I will add one more element to that. Often, patients who have a leaky mitral valve due to coronary artery disease but that coronary artery disease has been treated, by stents or by whatever, sometimes the first line of defense is not an operation or a direct intervention. Medical therapy helps. The other thing is resynchronization therapy. We have to think about layers of intervention and that includes – when I say resynchronization, I’m talking about a special type of pacemaker that makes sure that both lower chambers of the heart are squeezing synchronously. Interestingly enough, in some of those patients, the mitral valve gets better just by being resynchronized. You can see that it’s a team approach. You can see that you need a lot of people having a say and you have to have someone who has a very global view of the pathology.
Adam Pick: Dr. Gerdisch, I am enlightened, to say the least, by that response from you. I did not know about all the complexity, all the different therapeutic approaches for treating valve disease and coronary artery disease. I can’t thank you enough for sharing all the insights that you and your team there at Franciscan Health go through as you plan your surgical missions for your patients. I’ve got to just ask this question as we wrap up here. If you’re a patient and you’ve been diagnosed with coronary artery disease and some form of valve disease, what is your number one piece of advice for patients?

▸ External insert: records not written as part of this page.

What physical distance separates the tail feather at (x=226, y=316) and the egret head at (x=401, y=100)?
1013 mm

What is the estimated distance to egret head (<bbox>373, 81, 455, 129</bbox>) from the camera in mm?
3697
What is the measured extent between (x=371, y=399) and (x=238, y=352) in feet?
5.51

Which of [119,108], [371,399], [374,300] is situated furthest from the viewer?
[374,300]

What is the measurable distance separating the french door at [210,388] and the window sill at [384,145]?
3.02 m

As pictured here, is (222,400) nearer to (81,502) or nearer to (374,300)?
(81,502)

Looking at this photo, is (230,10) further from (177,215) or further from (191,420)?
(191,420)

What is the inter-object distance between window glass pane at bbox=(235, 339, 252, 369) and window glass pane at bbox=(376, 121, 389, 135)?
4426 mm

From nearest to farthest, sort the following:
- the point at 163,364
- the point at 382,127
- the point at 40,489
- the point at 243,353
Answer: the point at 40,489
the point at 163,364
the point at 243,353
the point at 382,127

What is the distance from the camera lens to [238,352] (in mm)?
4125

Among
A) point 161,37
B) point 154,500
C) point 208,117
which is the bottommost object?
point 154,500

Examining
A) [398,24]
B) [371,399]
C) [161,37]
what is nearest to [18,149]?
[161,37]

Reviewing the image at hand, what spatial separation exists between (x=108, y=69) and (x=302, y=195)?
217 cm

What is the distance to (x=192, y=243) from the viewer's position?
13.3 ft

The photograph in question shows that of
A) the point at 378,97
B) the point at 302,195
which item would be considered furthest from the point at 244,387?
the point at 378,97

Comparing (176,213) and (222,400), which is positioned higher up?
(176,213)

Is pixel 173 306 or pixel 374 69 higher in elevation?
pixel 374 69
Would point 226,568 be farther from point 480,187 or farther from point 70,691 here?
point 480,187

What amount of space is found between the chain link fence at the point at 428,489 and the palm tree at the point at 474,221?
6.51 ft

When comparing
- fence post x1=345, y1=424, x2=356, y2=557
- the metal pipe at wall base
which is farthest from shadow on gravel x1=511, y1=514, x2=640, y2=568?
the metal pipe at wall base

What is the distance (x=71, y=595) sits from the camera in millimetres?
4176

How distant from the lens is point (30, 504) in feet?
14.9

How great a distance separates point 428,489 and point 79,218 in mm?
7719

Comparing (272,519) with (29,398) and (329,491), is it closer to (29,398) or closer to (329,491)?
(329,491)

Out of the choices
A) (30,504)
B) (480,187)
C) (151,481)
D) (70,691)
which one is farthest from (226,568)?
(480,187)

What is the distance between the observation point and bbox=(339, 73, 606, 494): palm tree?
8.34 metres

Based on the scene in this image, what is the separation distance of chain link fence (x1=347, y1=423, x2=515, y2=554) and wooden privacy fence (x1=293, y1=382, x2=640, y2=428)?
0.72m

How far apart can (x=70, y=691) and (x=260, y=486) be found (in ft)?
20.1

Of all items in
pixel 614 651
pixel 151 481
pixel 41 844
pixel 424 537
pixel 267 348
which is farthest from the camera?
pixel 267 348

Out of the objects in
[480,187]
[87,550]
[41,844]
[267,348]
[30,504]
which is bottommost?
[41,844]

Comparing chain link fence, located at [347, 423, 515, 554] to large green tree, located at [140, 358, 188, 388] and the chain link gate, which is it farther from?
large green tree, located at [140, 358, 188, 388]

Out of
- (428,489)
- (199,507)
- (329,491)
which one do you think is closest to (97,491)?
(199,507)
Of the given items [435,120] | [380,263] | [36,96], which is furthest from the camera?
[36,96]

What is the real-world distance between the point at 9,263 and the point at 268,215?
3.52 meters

Dr. Gerdisch: Adam, I think you said the word. It’s team. Those of us really deeply involved in these more complex scenarios recognize that we need to work with a team of folks who have a comprehensive understanding of these pathologies. We teach each other. We ensure that each of us is thinking globally about the patient. It really does become not just about the surgeon or cardiologist. It becomes about a lot of other people, too, because these types of disorders typically involve other conditions, diabetes that needs to be managed, other conditions such as hypertension that clearly need to be managed because hypertensive heart disease contributes to changes in heart function and also contributes then to the likelihood of a good outcome for a patient. It’s multidisciplinary approach. It includes obviously surgeons and cardiologists. It includes a team that can address all of these entities in different fashions. Like I said, sometimes it’s surgery with stents. Sometimes it’s surgery and bypass. Sometimes it’s transcatheter valve with or without stenting. All of those options have to be made clear. We really have to be able to present to the patient globally what the options are and also what we would’ve wanted done for ourselves or our loved ones. In order to do that, you have to have a team of people.
Adam Pick: Dr. Gerdisch, I can only tell you how much I appreciate the teamwork mentality that you have cultivated there at Franciscan Health because we have so many patients at the heartvalvesurgery.com community who have come to your facility in Indianapolis there and have had such great surgical results, therapeutic results with your team. On behalf of them and behalf of all the people who are learning from this video, I can’t thank you enough for everything that you’re doing there at Franciscan health in Indianapolis, Indiana.
Dr. Gerdisch: Thank you, Adam. It’s always a pleasure and I really appreciate the ability to be able to communicate some of these educational topics to folks. Thank you so much.